Descrizione del compito – Riprendi l'articolo sulle tensioni interne a Fli e proseguilo a partire dall'ultima frase riportata.

Estratto del documento –
= = = = = = =
Il summit degli scontenti che il senatore finiano aveva convocato ieri per fare il punto slitta a oggi: ufficialmente perché molti senatori saranno a Roma solo oggi; ufficiosamente perché i contatti e i tentativi di mediazione col capo vanno avanti. Il motivo è semplice: Fini non può permettersi di perdere altri pezzi, dopo l’uscita da Fli di Moffa, Siliquini e Polidori (a novembre entusiasti della svolta a Bastia Umbra, il mese dopo nauseati dalla sconfitta sulla sfiducia a Montecitorio e per questo passati nelle file dei Responsabili). Non solo: un senatore che sbatte la porta e se ne va, in questo momento significa compromettere la stessa esistenza del gruppo finiano a Palazzo Madama (per mancanza di numeri, appunto). Fedeltà a Fini (col maldipancia che passa come con la portentosa pillola di Mary Poppins) o rottura, magari pensando a una nuova formazione quasi come quella di Moffa alla Camera? E’ il dilemma dei senatori in queste ore alle prese con le fibrillazioni della mediazione in corso. E tuttavia, al di là delle amarezze sull’organigramma, la preoccupazione delle ‘colombe’ è sul progetto di prospettiva, su cosa dire in caso di elezioni, su come riguadagnare visibilità e ‘peso’ dopo la linea oltranzista delle sfiduce che ha portato solo danni.

L’investitura di Bocchino alla guida del partito è per molti il segnale che il capo ha scelto la linea dura, ha preferito i falchi alle colombe, si è incamminato verso quella santa alleanza vagheggiata da D’Alema e in un certo senso anticipata dal pasdaran Granata che solo poche settimane fa indicava la via: alleanze con tutti pur di battere il Cav. E’ questa la nuova rotta futurista? E che c’entra con la destra? Del resto oggi gli uomini di Fini che hanno in mano le leve del comando di Fli sono i Bocchino, i Granata e i Briguglio, le Moroni. 

Ma il coro degli scontenti si allarga. Ieri si è aggiunta la voce dell’europarlamentare Muscardini che scrive al capo per dire che il vero problema in Fli non è la contrapposizione tra falchi e colombe, quanto il “metodo, le regole, i requisiti con i quali si designano incarichi e persone” che vanno stabiliti a monte, non imposti. La Muscardini contesta poi la mancata costituzione di una commissione ad hoc durante i lavori della costituente per trattare le questioni internazionali (situazione nel nord Africa con l’emergenza profughi, l’avanzata della Cina che si compra i debiti di alcuni Stato dell’Unione europea, il ruolo dell’Italia all’estero). E se a Roma Viespoli fa il punto coi senatori, oggi gli eurodeputati faranno altrettanto a Strasburgo.
= = = = = = =
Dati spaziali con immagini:
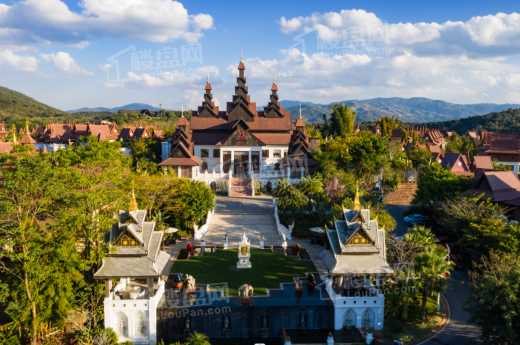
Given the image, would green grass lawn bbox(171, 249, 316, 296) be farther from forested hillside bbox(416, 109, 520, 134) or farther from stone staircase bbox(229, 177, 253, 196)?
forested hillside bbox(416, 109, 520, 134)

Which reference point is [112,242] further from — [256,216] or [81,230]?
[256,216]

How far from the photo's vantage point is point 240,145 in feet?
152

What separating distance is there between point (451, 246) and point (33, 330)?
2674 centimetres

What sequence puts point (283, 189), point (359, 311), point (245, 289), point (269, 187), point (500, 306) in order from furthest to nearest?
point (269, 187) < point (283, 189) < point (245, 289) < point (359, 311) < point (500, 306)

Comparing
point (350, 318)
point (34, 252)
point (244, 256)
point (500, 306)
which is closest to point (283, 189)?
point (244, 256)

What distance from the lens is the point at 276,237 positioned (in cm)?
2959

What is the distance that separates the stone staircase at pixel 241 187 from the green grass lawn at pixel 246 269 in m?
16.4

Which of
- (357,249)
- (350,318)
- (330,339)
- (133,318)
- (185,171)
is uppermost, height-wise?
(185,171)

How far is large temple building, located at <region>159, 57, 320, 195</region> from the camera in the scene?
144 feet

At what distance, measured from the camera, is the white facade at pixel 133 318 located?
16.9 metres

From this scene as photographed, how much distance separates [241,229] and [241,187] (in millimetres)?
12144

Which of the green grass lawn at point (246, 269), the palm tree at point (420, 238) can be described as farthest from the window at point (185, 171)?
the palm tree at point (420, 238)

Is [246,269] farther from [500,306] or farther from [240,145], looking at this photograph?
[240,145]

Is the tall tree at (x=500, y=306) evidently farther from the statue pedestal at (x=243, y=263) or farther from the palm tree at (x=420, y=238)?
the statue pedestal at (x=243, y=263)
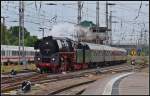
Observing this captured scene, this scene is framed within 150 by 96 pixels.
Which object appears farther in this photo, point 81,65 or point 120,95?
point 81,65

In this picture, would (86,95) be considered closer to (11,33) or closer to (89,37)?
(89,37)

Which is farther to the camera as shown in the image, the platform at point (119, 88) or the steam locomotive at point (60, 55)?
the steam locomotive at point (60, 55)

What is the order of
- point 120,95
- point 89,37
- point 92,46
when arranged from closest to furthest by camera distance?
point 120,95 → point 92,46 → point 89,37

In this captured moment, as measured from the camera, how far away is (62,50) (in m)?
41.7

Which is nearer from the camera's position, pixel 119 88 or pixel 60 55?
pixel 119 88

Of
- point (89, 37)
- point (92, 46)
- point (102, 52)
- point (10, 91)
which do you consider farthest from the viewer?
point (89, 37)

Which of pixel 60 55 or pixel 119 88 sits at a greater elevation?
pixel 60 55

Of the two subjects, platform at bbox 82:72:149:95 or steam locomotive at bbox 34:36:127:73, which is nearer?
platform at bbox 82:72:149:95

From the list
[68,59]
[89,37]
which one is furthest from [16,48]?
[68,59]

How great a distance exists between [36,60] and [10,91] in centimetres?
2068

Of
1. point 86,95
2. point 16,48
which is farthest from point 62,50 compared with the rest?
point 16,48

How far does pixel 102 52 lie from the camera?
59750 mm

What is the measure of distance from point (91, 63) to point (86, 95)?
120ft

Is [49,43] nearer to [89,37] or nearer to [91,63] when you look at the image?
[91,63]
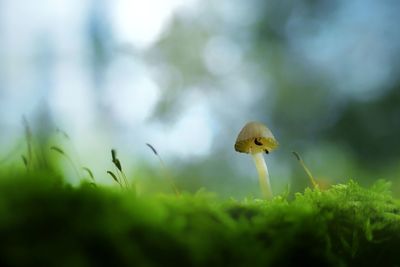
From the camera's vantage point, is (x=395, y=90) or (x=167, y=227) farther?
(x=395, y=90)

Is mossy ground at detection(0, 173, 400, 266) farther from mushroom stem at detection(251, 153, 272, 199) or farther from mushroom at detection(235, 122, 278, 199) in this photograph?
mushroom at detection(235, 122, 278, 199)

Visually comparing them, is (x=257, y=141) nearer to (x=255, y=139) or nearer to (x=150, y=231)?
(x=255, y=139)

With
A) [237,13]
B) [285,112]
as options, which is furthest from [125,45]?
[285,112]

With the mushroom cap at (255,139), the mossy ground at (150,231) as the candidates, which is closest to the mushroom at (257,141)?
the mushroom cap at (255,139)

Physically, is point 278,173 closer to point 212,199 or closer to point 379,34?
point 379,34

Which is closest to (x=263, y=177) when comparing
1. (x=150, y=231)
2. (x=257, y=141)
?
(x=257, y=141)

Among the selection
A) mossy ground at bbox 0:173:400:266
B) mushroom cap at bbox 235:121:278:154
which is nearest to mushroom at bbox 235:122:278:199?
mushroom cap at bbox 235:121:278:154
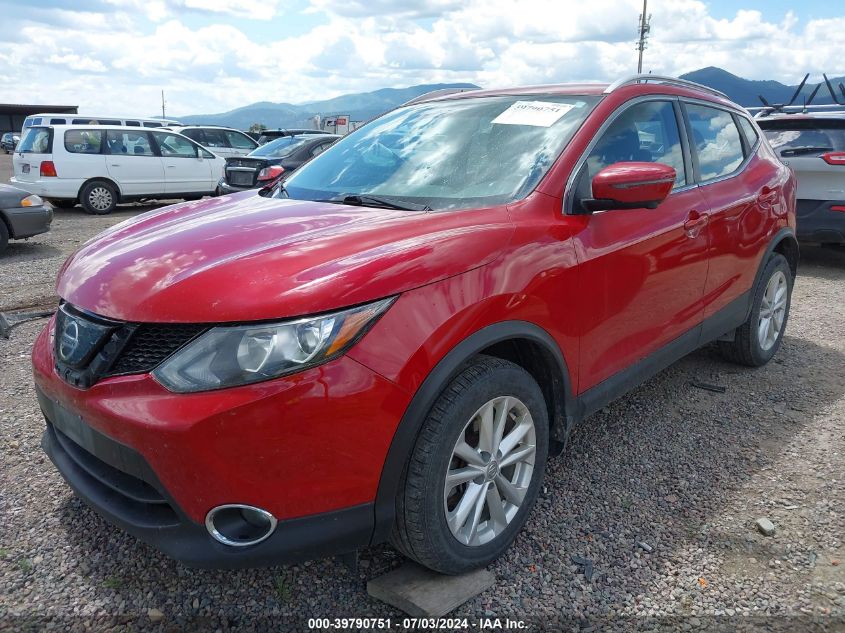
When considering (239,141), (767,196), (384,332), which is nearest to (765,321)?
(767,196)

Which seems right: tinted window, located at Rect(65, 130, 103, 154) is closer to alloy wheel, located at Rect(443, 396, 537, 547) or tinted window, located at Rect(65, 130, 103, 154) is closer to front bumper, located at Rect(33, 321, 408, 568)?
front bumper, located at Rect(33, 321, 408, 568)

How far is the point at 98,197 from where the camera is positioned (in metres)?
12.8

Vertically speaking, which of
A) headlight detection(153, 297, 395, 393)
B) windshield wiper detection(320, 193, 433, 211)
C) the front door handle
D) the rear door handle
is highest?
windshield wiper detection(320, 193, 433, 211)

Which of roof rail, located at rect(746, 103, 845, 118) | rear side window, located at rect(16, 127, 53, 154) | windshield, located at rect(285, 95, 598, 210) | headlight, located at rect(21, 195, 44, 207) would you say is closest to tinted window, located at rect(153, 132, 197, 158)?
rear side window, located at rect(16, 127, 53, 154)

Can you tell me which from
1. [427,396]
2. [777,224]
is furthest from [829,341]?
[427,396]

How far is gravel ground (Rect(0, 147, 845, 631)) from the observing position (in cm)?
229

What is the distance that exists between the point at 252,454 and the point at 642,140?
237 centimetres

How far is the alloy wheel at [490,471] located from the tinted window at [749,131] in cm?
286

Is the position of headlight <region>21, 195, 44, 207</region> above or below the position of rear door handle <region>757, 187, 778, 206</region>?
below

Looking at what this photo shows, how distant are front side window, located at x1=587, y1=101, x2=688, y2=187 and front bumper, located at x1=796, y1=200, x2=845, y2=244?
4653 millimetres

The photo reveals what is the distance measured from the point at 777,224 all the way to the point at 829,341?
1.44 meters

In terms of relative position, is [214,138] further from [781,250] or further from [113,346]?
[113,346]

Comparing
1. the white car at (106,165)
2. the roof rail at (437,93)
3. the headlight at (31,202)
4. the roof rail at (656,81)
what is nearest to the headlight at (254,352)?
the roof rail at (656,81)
= = = = = = =
Risposta scritta –
La protesta delle colombe sarà solo una tempesta in un bicchier d’acqua? Molto dipenderà dalla disponibilità di Fini a tenere nel giusto conto le rimostranze di una parte (non minoritaria) del neonato soggetto politico e c’è anche chi tra gli ex aenne che stanno nel Pdl ed è buon conoscitore delle dinamiche finiane è pronto a scommettere che alla fine i maldipancia passeranno e tutti si adegueranno alla volontà del leader. Come, per esempio, sul voto per eleggere Della Vedova a presidente dei deputati: anche in questo caso l’umore dei moderati è a terra, specialmente per la linea intransigente dell’ex radicale-riformatore sui temi etici, difficile da conciliare con chi ha una visione, una cultura e una formazione cattolica. Le prossime ore diranno se la nave futurista si è già incagliata sul primo scoglio all’orizzonte.  

Per il momento  Granata dice che tutti servono e nessuno è indispensabile invitando i colleghi a concentrarsi sul partito e Della Vedova considera il malumore fisiologico “non essendo noi né una caserma né un a casermetta un partito che “vuole aprirsi a chi in questi anni ha avuto percorsi diversi da quelli di An”. Facile a dirsi per chi come lui è stato designato direttamente dal capo (proprio come avviene in una caserma), troppo poco per quanti, invece ,avrebbero sperato almeno in un dibattito o nella possibilità di sottoporre le indicazioni degli organigrammi al voto dell’assemblea “come si fa in ogni partito da che mondo è mondo”, spiega un ex aennino. 

Per Bocchino, invece, la notizia è un’altra: “Fini non ha commesso gli errori del passato: ci sarà una persona che guiderà il partito. Il coordinamento a tre sarebbe stato un pastrocchio”. Della serie: me la canto e me la suono. Chissà se avrebbe detto lo stesso nel caso in cui al suo posto ci fosse stato Urso, uno di quelli che forse più di altri ci ha messo la faccia e da viceministro è finito a fare il portavoce di Fli. Per non parlare dell’ex ministro Ronchi: per lui solo la presidenza dell’assemblea nazionale del partito.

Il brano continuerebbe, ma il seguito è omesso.